## Dataset records
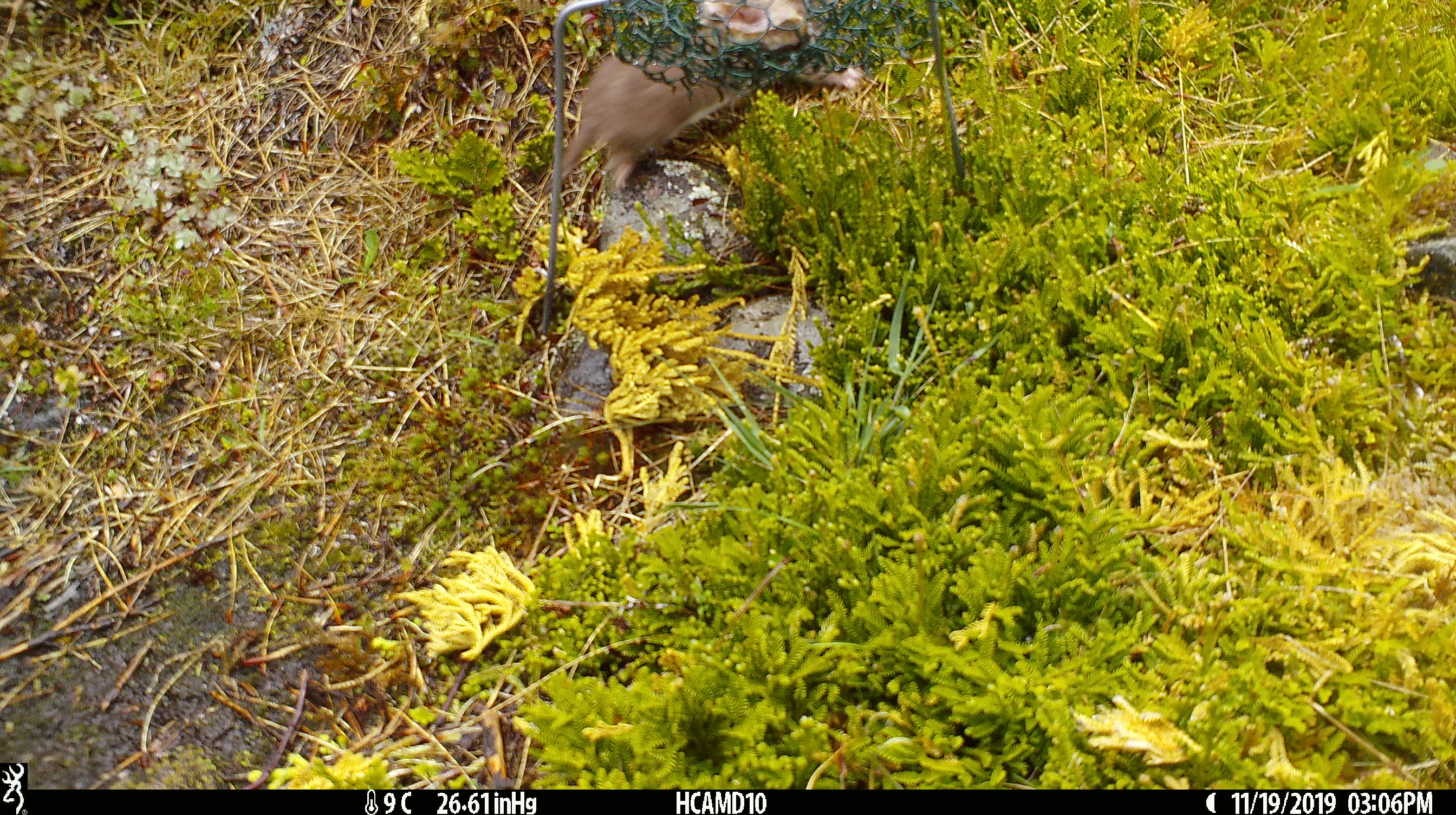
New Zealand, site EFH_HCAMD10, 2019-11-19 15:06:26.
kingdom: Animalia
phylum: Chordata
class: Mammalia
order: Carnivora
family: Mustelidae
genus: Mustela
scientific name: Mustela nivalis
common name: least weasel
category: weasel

## Activity
No pictures belong in the copy; output every record exactly.

## Exercise result
New Zealand, site EFH_HCAMD10, 2019-11-19 15:06:26.
kingdom: Animalia
phylum: Chordata
class: Mammalia
order: Carnivora
family: Mustelidae
genus: Mustela
scientific name: Mustela nivalis
common name: least weasel
category: weasel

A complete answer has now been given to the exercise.